Two Poems • Clyde Kessler

My Own Time Warp

I went home before I was born
to hear the old bootleggers run their brew
past my great grandmother, who stared
like an empty cellar’s key or like a splayed lock
with the metal re-welded and hooked for an eye.
They didn’t dare, and I didn’t, even if I became a leaf
that slipped across smoke, a century late, and invisible.

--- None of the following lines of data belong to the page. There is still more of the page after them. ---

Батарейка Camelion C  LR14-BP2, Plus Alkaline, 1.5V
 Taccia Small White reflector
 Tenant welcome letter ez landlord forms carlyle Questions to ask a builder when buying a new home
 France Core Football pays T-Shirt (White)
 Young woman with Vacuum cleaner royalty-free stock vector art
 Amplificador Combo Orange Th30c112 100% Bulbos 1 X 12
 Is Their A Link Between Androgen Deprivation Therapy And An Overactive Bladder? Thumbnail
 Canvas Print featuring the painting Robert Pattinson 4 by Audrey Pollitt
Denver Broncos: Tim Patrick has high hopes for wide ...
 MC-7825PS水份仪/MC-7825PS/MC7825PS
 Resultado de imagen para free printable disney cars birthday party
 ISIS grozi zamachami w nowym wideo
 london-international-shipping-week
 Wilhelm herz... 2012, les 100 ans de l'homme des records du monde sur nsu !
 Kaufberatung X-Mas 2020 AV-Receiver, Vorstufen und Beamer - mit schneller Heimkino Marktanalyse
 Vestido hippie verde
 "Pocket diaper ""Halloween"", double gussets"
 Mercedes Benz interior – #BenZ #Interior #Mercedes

I heard their wagon creaking on a bridge against the sky.
It was a roughed-up road with nobody sober, rolling away.
An owl was whinnying off like a wildcat tethered to a ghost.
Frogs scooped their mating noise from March-melt snow
and moonlight snuck down through the alder leaf-buds.
Everybody was leaning against willows way too stoned
to remember me, since I was a future they hanged clouds on.
And they were just a steep mountain’s pioneer’s grand-babies.
They were folks already aged away with no words.

[+]

New Year's Eve At the Shark Bar

We dance at The Shark Bar tonight
where one face melts many old men
who killed a mako, or a hammerhead,
and thus woke our legends into whiskey.

A Korean voice croons with a drum
that we rolled off a bootlegger’s boat
for the New Year. The shark sign fell
into the inlet, but we still sing dark fins
knifing the waves. And somebody might
knife you with our songs, if you’re sober.

And I might follow you to the roof
if you think counting meteors makes a wish
from a fire. I’ll trust a shark tooth necklace,
serrated and sharp with its ancient force.
We dance if you dance. We drink all night.
The sun doesn’t catch another shark’s eyes.